When we arrived at the end of August, we did not use Israeli public transportation because of the recent bus bombings, but now we feel comfortable doing so with signs of cooperation between the Palestinian Authority and Hamas, the extremist Palestinian group.

To give you a small taste of what the program is like, three days ago we returned from a "Zionism" tour, a tour of the Golan Heights (prior to 1967, a part of Syria), and had conversations with Israelis adamantly opposed to returning any part of the Golan and some who argue the only moral action is to give it up. We spent several hours at a Kibbutz literally on the Lebanese border, with the noise of shelling as a continual background.

The Zionism tour was balanced in early October by a geography tour of Israel and the West Bank, led by a Palestinian geographer who seems to know every inch of the countryside. The trip was greatly complicated by the fact that it occurred right after the signing of Oslo II, the agreement that spells out the next stages of the peace accord between Israelis and Palestinians. The West Bank and Gaza were "closed" by the Israelis to control possible terrorist action - meaning residents of either area could not leave without facing heavy fines and arrest if they were caught.

Our geographer lives in the West Bank and therefore could only be with us when we were in the West Bank. We were most fortunate to have along a German graduate student who is well-trained in the geography of this area.
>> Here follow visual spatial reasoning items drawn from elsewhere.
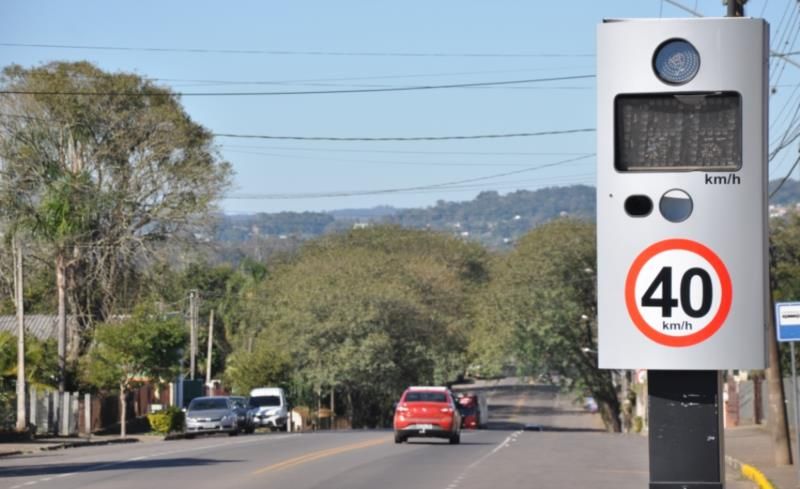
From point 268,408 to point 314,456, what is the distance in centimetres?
2618

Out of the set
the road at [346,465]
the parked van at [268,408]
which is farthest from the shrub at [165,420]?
the road at [346,465]

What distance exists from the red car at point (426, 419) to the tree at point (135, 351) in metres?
12.3

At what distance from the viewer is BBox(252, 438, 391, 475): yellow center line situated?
80.2ft

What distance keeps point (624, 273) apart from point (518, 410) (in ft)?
324

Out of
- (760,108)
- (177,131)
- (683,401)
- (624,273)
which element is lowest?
(683,401)

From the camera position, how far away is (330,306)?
2842 inches

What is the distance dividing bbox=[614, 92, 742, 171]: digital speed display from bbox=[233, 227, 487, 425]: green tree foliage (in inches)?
2532

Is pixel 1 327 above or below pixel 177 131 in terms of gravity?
below

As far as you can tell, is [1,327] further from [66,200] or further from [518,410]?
[518,410]

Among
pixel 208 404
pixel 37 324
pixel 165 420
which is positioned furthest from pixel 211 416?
pixel 37 324

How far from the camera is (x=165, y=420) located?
47.2m

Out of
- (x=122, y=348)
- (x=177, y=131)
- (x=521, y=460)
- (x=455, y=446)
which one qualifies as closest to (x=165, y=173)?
(x=177, y=131)

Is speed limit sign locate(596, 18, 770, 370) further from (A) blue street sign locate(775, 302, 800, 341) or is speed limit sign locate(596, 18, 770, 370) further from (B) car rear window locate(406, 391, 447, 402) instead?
(B) car rear window locate(406, 391, 447, 402)

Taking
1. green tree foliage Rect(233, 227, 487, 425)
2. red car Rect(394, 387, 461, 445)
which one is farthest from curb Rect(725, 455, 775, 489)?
green tree foliage Rect(233, 227, 487, 425)
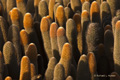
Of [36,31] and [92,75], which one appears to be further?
[36,31]

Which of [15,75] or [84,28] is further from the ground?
[84,28]

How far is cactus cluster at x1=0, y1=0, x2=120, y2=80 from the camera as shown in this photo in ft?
3.61

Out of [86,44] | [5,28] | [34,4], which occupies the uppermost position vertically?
[34,4]

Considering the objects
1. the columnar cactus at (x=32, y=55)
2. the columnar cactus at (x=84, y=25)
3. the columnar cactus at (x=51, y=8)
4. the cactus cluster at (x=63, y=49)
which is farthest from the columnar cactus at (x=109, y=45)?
the columnar cactus at (x=51, y=8)

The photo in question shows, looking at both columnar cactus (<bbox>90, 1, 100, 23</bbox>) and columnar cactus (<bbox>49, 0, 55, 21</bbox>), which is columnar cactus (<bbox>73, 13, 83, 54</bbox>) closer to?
columnar cactus (<bbox>90, 1, 100, 23</bbox>)

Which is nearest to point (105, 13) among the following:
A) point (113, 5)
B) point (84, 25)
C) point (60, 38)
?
point (113, 5)

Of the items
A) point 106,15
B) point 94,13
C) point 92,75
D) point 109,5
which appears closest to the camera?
point 92,75

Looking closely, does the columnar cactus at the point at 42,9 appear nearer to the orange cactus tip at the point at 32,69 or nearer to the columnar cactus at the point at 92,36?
the columnar cactus at the point at 92,36

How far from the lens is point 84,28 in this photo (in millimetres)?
1380

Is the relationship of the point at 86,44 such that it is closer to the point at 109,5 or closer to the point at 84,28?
the point at 84,28

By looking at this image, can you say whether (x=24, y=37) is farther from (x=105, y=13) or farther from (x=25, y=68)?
(x=105, y=13)

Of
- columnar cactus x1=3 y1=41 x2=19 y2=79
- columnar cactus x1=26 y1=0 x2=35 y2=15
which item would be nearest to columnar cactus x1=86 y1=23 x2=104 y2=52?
columnar cactus x1=3 y1=41 x2=19 y2=79

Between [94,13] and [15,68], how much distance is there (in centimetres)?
52

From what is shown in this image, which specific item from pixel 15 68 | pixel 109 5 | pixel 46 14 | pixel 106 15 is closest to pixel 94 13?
pixel 106 15
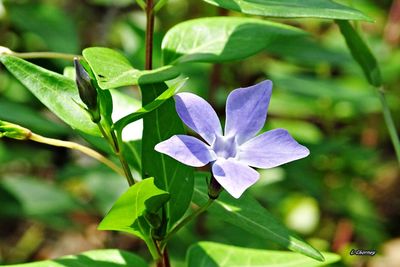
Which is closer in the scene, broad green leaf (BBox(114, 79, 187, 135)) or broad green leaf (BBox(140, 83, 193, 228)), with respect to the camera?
broad green leaf (BBox(114, 79, 187, 135))

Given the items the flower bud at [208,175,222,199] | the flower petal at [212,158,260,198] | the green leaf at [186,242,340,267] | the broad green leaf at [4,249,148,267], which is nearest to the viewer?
the flower petal at [212,158,260,198]

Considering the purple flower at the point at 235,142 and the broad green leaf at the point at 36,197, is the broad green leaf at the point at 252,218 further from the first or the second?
the broad green leaf at the point at 36,197

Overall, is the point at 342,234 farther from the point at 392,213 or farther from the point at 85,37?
the point at 85,37

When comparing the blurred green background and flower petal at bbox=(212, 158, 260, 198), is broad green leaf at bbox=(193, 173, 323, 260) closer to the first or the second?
flower petal at bbox=(212, 158, 260, 198)

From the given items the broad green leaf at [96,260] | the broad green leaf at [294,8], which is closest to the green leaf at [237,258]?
the broad green leaf at [96,260]

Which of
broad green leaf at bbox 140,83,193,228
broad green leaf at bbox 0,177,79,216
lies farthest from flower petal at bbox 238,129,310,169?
broad green leaf at bbox 0,177,79,216

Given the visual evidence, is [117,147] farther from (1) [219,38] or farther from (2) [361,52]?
(2) [361,52]
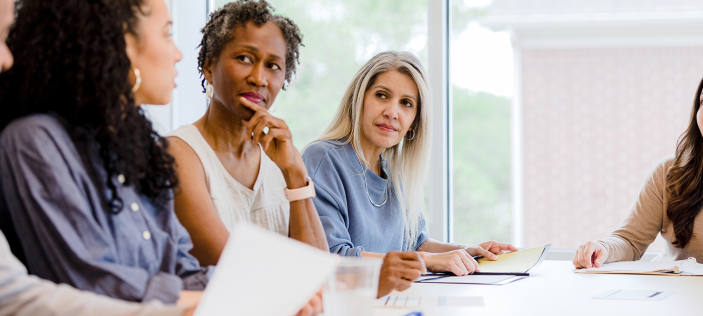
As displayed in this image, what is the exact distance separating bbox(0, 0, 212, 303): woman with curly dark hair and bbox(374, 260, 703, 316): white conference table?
1.62ft

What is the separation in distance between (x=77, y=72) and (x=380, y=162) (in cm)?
141

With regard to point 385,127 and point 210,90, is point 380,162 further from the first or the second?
point 210,90

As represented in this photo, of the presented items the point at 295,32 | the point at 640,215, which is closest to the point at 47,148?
the point at 295,32

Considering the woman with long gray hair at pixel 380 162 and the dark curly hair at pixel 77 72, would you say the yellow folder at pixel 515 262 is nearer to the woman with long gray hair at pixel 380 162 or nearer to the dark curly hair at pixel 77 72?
the woman with long gray hair at pixel 380 162

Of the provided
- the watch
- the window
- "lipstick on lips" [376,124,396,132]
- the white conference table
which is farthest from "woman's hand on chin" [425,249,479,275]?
the window

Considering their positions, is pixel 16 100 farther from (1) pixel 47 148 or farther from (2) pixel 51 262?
(2) pixel 51 262

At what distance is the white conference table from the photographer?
1113 millimetres

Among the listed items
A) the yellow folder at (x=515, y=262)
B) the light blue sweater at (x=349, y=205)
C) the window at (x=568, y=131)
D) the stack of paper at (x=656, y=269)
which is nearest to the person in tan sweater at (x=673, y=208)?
the stack of paper at (x=656, y=269)

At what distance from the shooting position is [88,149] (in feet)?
2.89

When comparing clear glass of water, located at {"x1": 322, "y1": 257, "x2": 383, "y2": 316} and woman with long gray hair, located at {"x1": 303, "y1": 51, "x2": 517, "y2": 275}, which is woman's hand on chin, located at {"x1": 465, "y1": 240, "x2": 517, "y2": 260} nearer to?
woman with long gray hair, located at {"x1": 303, "y1": 51, "x2": 517, "y2": 275}

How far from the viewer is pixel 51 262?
0.78 meters

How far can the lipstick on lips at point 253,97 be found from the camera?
146cm

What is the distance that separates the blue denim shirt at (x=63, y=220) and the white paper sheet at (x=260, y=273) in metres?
0.27

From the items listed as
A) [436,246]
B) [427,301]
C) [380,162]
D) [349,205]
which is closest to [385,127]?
[380,162]
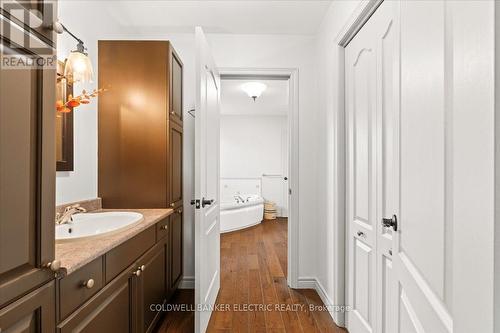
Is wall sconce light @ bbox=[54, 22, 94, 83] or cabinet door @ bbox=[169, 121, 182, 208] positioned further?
cabinet door @ bbox=[169, 121, 182, 208]

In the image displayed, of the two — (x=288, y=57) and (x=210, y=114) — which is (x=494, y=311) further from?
(x=288, y=57)

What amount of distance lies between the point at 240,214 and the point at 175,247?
305 cm

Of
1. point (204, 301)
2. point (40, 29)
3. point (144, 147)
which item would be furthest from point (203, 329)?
point (40, 29)

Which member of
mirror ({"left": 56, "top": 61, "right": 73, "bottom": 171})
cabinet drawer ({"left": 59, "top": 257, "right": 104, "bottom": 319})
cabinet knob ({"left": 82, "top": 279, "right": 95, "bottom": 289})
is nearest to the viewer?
cabinet drawer ({"left": 59, "top": 257, "right": 104, "bottom": 319})

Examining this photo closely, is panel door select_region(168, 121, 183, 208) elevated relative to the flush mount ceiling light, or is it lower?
lower

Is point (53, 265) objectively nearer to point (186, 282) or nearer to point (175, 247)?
point (175, 247)

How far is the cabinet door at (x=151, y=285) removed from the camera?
162 cm

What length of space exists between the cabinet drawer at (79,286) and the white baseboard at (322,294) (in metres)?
1.68

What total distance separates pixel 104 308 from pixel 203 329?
847mm

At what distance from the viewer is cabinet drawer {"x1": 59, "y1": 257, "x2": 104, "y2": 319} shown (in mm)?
954

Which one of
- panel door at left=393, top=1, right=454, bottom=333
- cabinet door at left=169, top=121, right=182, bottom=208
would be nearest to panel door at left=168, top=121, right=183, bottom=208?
cabinet door at left=169, top=121, right=182, bottom=208

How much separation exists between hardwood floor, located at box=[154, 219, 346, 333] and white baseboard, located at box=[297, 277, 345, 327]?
0.04 meters

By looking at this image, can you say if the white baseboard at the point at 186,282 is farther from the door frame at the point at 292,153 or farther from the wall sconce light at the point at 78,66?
the wall sconce light at the point at 78,66

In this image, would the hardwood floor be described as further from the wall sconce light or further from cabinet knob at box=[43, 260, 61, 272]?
the wall sconce light
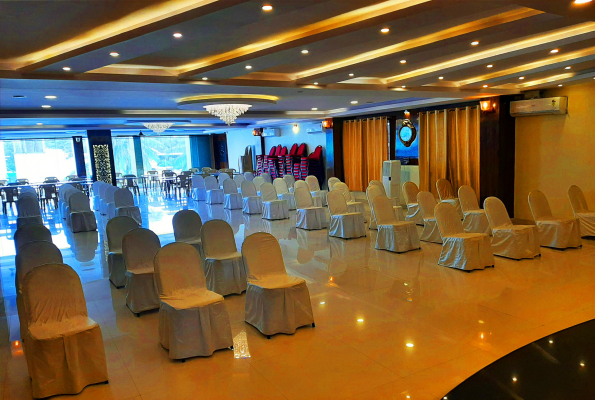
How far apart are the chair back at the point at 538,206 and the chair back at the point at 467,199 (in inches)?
49.4

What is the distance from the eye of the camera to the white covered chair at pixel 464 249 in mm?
6793

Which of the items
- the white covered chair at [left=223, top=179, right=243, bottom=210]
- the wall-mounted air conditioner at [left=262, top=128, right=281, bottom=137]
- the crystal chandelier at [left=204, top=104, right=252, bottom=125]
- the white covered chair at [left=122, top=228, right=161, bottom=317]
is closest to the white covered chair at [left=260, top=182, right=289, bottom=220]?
the white covered chair at [left=223, top=179, right=243, bottom=210]

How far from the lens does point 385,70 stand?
729 centimetres

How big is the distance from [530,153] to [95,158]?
14.6 meters

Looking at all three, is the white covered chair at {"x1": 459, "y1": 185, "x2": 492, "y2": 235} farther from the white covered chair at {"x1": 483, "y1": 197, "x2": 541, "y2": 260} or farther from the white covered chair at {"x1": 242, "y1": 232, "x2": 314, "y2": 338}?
the white covered chair at {"x1": 242, "y1": 232, "x2": 314, "y2": 338}

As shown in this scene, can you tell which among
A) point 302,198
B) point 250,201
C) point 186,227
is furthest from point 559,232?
point 250,201

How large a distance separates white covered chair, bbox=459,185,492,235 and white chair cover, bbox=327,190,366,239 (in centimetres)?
208

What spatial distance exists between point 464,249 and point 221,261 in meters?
3.57

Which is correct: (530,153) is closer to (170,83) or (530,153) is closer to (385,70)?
(385,70)

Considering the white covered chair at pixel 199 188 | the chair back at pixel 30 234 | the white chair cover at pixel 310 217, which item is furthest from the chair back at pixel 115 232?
the white covered chair at pixel 199 188

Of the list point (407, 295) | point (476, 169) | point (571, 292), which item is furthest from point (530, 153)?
point (407, 295)

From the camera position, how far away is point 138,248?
5762 millimetres

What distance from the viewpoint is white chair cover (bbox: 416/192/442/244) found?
345 inches

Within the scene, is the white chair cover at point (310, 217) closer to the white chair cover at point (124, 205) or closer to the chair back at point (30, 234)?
the white chair cover at point (124, 205)
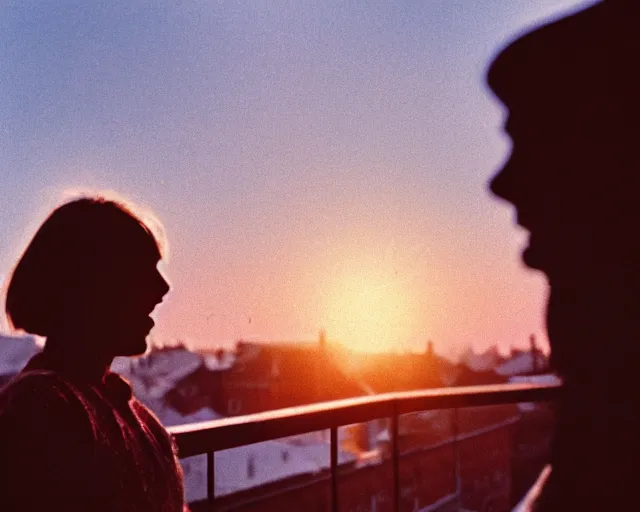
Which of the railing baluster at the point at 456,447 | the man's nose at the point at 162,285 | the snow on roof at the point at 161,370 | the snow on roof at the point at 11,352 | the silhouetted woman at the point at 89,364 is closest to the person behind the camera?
the silhouetted woman at the point at 89,364

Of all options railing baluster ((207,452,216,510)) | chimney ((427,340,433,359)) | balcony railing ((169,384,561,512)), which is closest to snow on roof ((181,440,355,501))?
balcony railing ((169,384,561,512))

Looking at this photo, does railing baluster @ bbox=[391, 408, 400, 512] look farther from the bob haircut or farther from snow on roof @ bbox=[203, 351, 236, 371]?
snow on roof @ bbox=[203, 351, 236, 371]

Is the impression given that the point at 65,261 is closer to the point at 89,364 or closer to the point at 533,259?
the point at 89,364

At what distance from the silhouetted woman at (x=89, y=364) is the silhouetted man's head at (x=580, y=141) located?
1216mm

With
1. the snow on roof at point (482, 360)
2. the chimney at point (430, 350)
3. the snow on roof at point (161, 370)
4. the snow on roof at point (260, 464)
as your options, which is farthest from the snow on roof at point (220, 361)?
the snow on roof at point (482, 360)

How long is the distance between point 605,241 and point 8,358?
2845 centimetres

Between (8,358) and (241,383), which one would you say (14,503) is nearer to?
(8,358)

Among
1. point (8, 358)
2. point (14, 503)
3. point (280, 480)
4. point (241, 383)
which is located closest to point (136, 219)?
point (14, 503)

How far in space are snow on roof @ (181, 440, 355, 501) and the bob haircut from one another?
18.2 m

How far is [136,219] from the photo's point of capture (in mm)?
1844

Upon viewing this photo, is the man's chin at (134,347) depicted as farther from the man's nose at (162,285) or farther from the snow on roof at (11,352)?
the snow on roof at (11,352)

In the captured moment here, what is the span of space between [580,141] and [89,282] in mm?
1404

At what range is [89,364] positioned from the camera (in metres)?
1.72

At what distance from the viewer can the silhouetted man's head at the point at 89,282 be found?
1708 mm
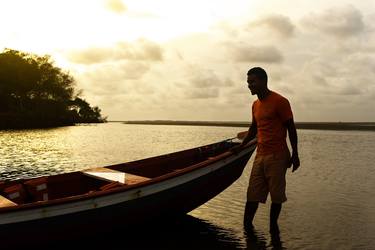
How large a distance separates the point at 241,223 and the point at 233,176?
4.03ft

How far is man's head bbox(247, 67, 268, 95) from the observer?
A: 306 inches

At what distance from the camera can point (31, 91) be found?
83.1 metres

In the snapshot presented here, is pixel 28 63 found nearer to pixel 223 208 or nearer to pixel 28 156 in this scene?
pixel 28 156

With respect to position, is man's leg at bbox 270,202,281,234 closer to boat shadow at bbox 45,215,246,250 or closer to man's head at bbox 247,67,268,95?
→ boat shadow at bbox 45,215,246,250

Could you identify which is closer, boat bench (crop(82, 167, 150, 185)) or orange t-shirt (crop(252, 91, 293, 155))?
orange t-shirt (crop(252, 91, 293, 155))

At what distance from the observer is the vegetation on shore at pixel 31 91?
74.3 meters

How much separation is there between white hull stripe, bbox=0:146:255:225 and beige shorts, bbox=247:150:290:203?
1402 millimetres

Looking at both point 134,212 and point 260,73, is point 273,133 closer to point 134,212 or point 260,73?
point 260,73

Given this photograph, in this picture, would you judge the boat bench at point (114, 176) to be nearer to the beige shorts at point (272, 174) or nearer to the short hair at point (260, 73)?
the beige shorts at point (272, 174)

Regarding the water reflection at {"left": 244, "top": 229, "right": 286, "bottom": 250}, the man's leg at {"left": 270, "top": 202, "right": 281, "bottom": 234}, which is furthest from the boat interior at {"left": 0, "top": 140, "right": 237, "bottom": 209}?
the man's leg at {"left": 270, "top": 202, "right": 281, "bottom": 234}

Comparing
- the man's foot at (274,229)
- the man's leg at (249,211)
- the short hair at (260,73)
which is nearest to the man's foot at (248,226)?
the man's leg at (249,211)

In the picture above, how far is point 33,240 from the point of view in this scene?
6.86m

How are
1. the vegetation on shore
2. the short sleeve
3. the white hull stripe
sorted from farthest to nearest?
the vegetation on shore → the short sleeve → the white hull stripe

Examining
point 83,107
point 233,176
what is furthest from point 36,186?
point 83,107
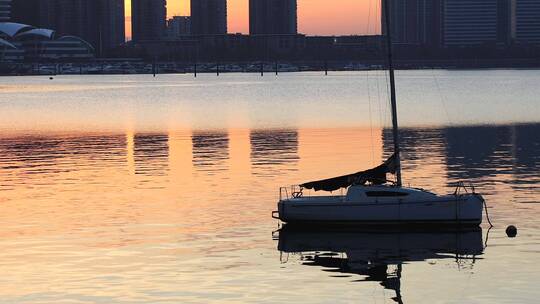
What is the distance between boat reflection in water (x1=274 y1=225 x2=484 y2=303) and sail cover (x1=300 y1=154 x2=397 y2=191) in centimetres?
300

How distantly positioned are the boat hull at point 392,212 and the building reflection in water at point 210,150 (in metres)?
31.6

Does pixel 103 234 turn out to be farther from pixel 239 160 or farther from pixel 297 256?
pixel 239 160

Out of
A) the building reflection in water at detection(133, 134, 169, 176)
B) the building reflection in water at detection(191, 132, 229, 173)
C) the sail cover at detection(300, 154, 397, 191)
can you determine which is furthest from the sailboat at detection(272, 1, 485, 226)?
the building reflection in water at detection(191, 132, 229, 173)

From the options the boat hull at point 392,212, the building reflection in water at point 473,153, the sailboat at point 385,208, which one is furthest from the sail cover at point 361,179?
the building reflection in water at point 473,153

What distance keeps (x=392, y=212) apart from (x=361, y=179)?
9.13ft

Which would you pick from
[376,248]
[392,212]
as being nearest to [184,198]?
[392,212]

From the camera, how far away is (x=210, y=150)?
372 ft

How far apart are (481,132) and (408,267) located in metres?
89.6

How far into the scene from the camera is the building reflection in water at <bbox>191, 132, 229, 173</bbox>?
316 feet

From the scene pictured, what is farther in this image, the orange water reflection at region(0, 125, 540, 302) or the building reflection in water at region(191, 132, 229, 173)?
the building reflection in water at region(191, 132, 229, 173)

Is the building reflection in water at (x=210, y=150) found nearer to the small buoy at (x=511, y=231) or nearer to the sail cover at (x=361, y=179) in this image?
the sail cover at (x=361, y=179)


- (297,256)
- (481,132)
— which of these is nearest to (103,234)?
(297,256)

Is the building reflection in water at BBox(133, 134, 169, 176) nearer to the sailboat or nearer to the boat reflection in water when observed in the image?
the sailboat

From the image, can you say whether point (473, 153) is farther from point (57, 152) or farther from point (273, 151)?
point (57, 152)
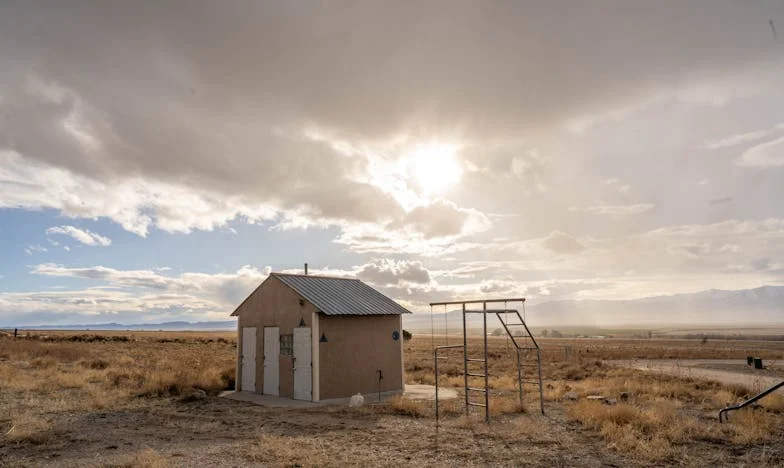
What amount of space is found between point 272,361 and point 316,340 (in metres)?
2.81

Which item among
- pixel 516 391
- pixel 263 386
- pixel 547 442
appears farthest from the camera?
pixel 516 391

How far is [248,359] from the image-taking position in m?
20.3

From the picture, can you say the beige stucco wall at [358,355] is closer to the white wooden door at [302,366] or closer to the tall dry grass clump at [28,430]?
the white wooden door at [302,366]

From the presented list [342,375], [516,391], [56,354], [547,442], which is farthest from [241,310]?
[56,354]

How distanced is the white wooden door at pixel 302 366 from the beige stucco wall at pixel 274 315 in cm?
26

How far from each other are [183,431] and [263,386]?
6521 mm

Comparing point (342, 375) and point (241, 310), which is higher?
point (241, 310)

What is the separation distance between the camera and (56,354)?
32.8 metres

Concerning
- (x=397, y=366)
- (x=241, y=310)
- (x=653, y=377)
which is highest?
(x=241, y=310)

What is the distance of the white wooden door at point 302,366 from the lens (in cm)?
1742

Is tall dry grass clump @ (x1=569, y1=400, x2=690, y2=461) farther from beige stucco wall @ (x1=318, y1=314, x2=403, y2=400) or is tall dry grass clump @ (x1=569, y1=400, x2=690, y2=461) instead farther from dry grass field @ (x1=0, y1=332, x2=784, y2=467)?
beige stucco wall @ (x1=318, y1=314, x2=403, y2=400)

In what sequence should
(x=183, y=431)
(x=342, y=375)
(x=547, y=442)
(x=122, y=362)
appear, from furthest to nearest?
(x=122, y=362)
(x=342, y=375)
(x=183, y=431)
(x=547, y=442)

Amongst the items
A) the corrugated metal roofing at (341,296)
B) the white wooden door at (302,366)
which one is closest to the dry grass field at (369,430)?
the white wooden door at (302,366)

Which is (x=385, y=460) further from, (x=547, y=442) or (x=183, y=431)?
(x=183, y=431)
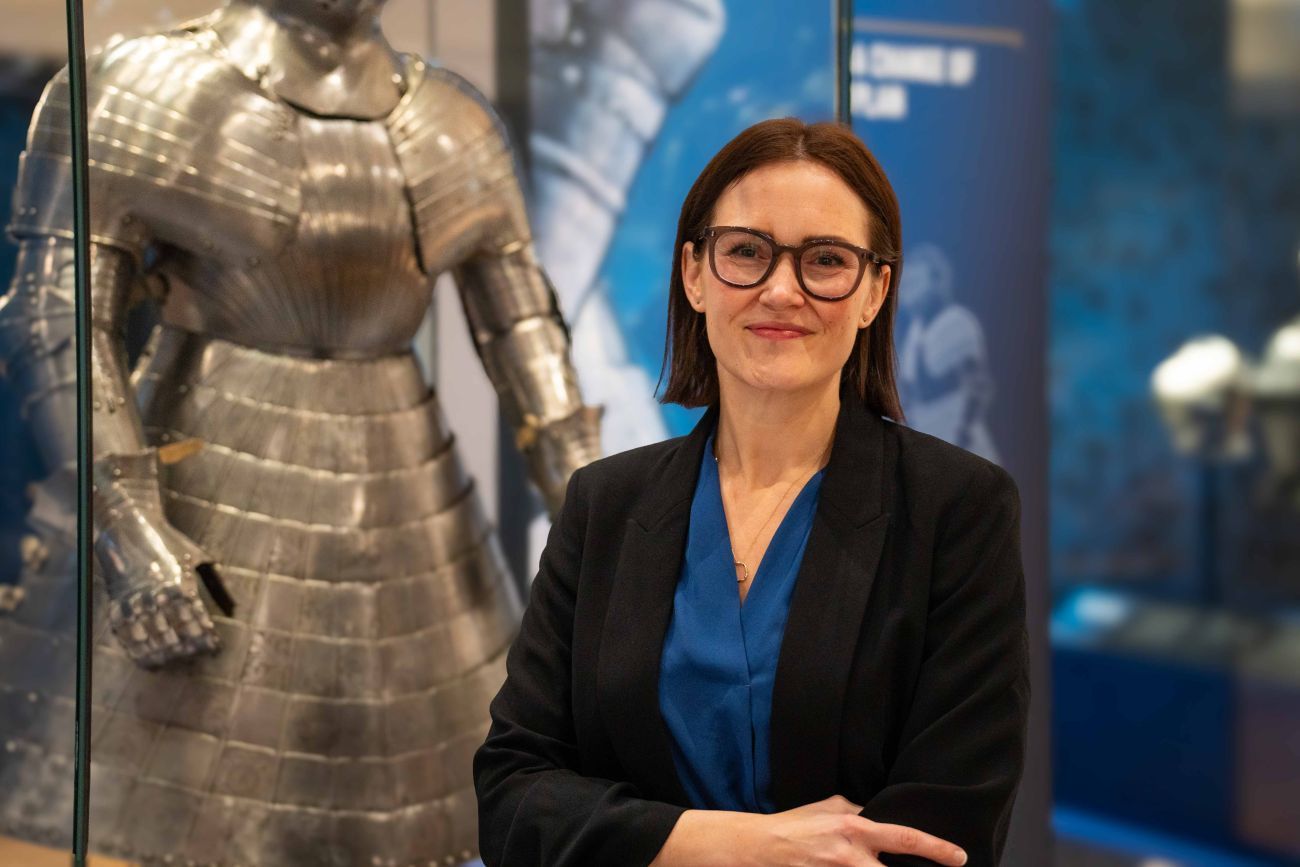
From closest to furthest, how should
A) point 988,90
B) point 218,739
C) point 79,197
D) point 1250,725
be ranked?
point 79,197
point 218,739
point 988,90
point 1250,725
Yesterday afternoon the students left for their second three-week homestay. If, previously, they were with an Israeli family, now they are with a Palestinian family, and vice versa. Some of the Israeli families are Orthodox. Students who stayed with them earlier now have some appreciation of what it means to keep the Sabbath: they have shared in the rituals of the traditional Friday evening meal; they have also learned what it is like not to ride in a car, write, or turn on a light for one day of the week - and the relaxation that such disciplines can bring. Students living with Palestinian families are fortunate enough to be in the Christian Quarter of the Old City, in homes which are 500 years old. There aren't really houses in the Old City, but rather dwellings all connected together, around and on top of each other.

I haven't said anything about the courses in Israeli Society and Politics, and Palestinian Society and Politics. The professors are excellent, and when I hear the questions the students ask guest lecturers, I realize how much they - and I - have learned.

The program is not for everyone, but it could also be one of the most important experiences of your life.